11 février 2006.

Invitation aux châteaux

La pointe des Colibris et le morne Pavillon (avec la croix) vus de la plage de la pointe des Châteaux

Le week-end, j’évite d’aller à la plage car toute la Guadeloupe y va. Si on y ajoute les touristes, cela fait beaucoup de monde, beaucoup de bruit (sono à fond) alors que nous sommes presque tranquilles en semaine. Donc ce matin, pas question de bouger, on reste à la maison. Les deux grandes à faire leurs devoirs (Garance toujours aussi heureuse de les faire), moi à faire de la lessive et du ménage. Puis lire et piquer un petit roupillon dans le fauteuil de la terrasse (eh, je suis en vacances, non ?)

L’après-midi, je décide d’emmener les filles dans un endroit que j’aime beaucoup, la pointe des Châteaux. C’est aussi l’endroit le plus visité de Guadeloupe, avec les chutes du Carbet, car relativement facile d’accès et surtout assez près des villes touristiques que sont Saint-François et Sainte-Anne.

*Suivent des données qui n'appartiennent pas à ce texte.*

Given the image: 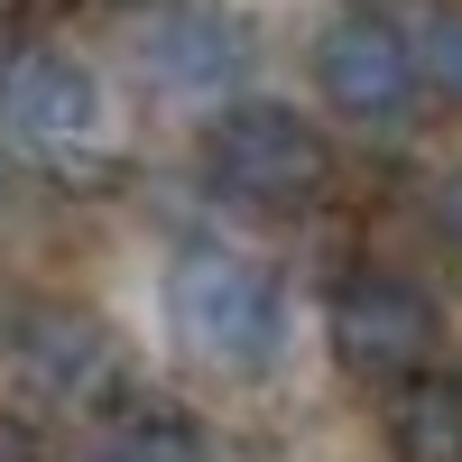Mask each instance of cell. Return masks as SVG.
Masks as SVG:
<instances>
[{"mask_svg":"<svg viewBox=\"0 0 462 462\" xmlns=\"http://www.w3.org/2000/svg\"><path fill=\"white\" fill-rule=\"evenodd\" d=\"M204 176H213V195L250 204V213H305L333 185V148L287 102H231L204 139Z\"/></svg>","mask_w":462,"mask_h":462,"instance_id":"obj_1","label":"cell"},{"mask_svg":"<svg viewBox=\"0 0 462 462\" xmlns=\"http://www.w3.org/2000/svg\"><path fill=\"white\" fill-rule=\"evenodd\" d=\"M158 296H167L176 342L204 352L213 370H259L278 352V287H268V268L231 259V250H176Z\"/></svg>","mask_w":462,"mask_h":462,"instance_id":"obj_2","label":"cell"},{"mask_svg":"<svg viewBox=\"0 0 462 462\" xmlns=\"http://www.w3.org/2000/svg\"><path fill=\"white\" fill-rule=\"evenodd\" d=\"M0 130L37 158H74V148L102 139V84L84 56L65 47H19L0 65Z\"/></svg>","mask_w":462,"mask_h":462,"instance_id":"obj_3","label":"cell"},{"mask_svg":"<svg viewBox=\"0 0 462 462\" xmlns=\"http://www.w3.org/2000/svg\"><path fill=\"white\" fill-rule=\"evenodd\" d=\"M111 370H121V352H111V324L93 305H28L10 324V379L47 407H93Z\"/></svg>","mask_w":462,"mask_h":462,"instance_id":"obj_4","label":"cell"},{"mask_svg":"<svg viewBox=\"0 0 462 462\" xmlns=\"http://www.w3.org/2000/svg\"><path fill=\"white\" fill-rule=\"evenodd\" d=\"M241 65H250V37L222 10H204V0H176V10H158L139 28V74L167 102H222L241 84Z\"/></svg>","mask_w":462,"mask_h":462,"instance_id":"obj_5","label":"cell"},{"mask_svg":"<svg viewBox=\"0 0 462 462\" xmlns=\"http://www.w3.org/2000/svg\"><path fill=\"white\" fill-rule=\"evenodd\" d=\"M407 84H416V56H407V37L398 28H379V19H333L315 37V93L333 111H352V121H389V111H407Z\"/></svg>","mask_w":462,"mask_h":462,"instance_id":"obj_6","label":"cell"},{"mask_svg":"<svg viewBox=\"0 0 462 462\" xmlns=\"http://www.w3.org/2000/svg\"><path fill=\"white\" fill-rule=\"evenodd\" d=\"M333 352L352 370H416L435 352V296L407 278H352L333 296Z\"/></svg>","mask_w":462,"mask_h":462,"instance_id":"obj_7","label":"cell"},{"mask_svg":"<svg viewBox=\"0 0 462 462\" xmlns=\"http://www.w3.org/2000/svg\"><path fill=\"white\" fill-rule=\"evenodd\" d=\"M93 462H204V426L167 398H111L93 426Z\"/></svg>","mask_w":462,"mask_h":462,"instance_id":"obj_8","label":"cell"},{"mask_svg":"<svg viewBox=\"0 0 462 462\" xmlns=\"http://www.w3.org/2000/svg\"><path fill=\"white\" fill-rule=\"evenodd\" d=\"M389 444H398V462H462V379L416 370L389 407Z\"/></svg>","mask_w":462,"mask_h":462,"instance_id":"obj_9","label":"cell"},{"mask_svg":"<svg viewBox=\"0 0 462 462\" xmlns=\"http://www.w3.org/2000/svg\"><path fill=\"white\" fill-rule=\"evenodd\" d=\"M416 74H426L444 102H462V10H435L416 28Z\"/></svg>","mask_w":462,"mask_h":462,"instance_id":"obj_10","label":"cell"},{"mask_svg":"<svg viewBox=\"0 0 462 462\" xmlns=\"http://www.w3.org/2000/svg\"><path fill=\"white\" fill-rule=\"evenodd\" d=\"M0 462H37V435L19 426V416H0Z\"/></svg>","mask_w":462,"mask_h":462,"instance_id":"obj_11","label":"cell"},{"mask_svg":"<svg viewBox=\"0 0 462 462\" xmlns=\"http://www.w3.org/2000/svg\"><path fill=\"white\" fill-rule=\"evenodd\" d=\"M444 241H453V250H462V167H453V176H444Z\"/></svg>","mask_w":462,"mask_h":462,"instance_id":"obj_12","label":"cell"},{"mask_svg":"<svg viewBox=\"0 0 462 462\" xmlns=\"http://www.w3.org/2000/svg\"><path fill=\"white\" fill-rule=\"evenodd\" d=\"M10 19H19V0H0V28H10Z\"/></svg>","mask_w":462,"mask_h":462,"instance_id":"obj_13","label":"cell"}]
</instances>
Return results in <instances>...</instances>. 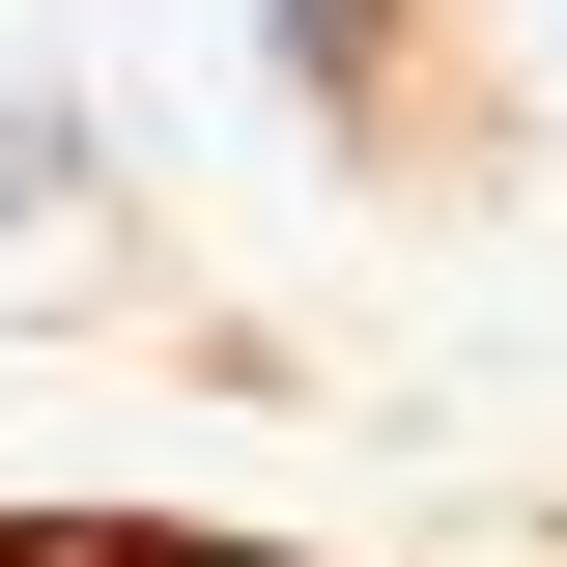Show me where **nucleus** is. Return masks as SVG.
<instances>
[{
	"label": "nucleus",
	"instance_id": "nucleus-1",
	"mask_svg": "<svg viewBox=\"0 0 567 567\" xmlns=\"http://www.w3.org/2000/svg\"><path fill=\"white\" fill-rule=\"evenodd\" d=\"M256 29H284V85H312V114H341V85L398 58V0H256Z\"/></svg>",
	"mask_w": 567,
	"mask_h": 567
},
{
	"label": "nucleus",
	"instance_id": "nucleus-2",
	"mask_svg": "<svg viewBox=\"0 0 567 567\" xmlns=\"http://www.w3.org/2000/svg\"><path fill=\"white\" fill-rule=\"evenodd\" d=\"M114 567H256V539H114Z\"/></svg>",
	"mask_w": 567,
	"mask_h": 567
}]
</instances>
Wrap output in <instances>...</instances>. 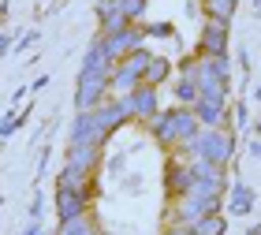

Les châteaux, ce sont trois pointes de roche qui avancent dans la mer. Sur le morne Pavillon, il y a un promontoire auquel on accède maintenant par un escaliers (auparavant, c’est juste un chemin caillouteux et parfois casse-gueule, je préférais, je déteste les marches). En haut, une immense croix refaite récemment et deux tables d’orientation.

D’un côté, on voit la pointe des Colibris s’abîmer dans la mer, Petite-Terre – deux îlets inhabités, réserve de faune et de flore marine et terrestre – sur la droite. En face la Roche (lorsque la mer est plus basse, on voit nettement la tête ronde du rocher qui repose sur un corps plus étroit, taillé par la mer) puis le plateau de la Désirade. Sur la gauche, on peut voir le morne Petite Saline, la Porte d’enfer du Moule et la Pointe de la Vigie, une immense falaise qui tombe dans l’Atlantique. Un fameux coin de randonnées si on supporte le soleil de plomb.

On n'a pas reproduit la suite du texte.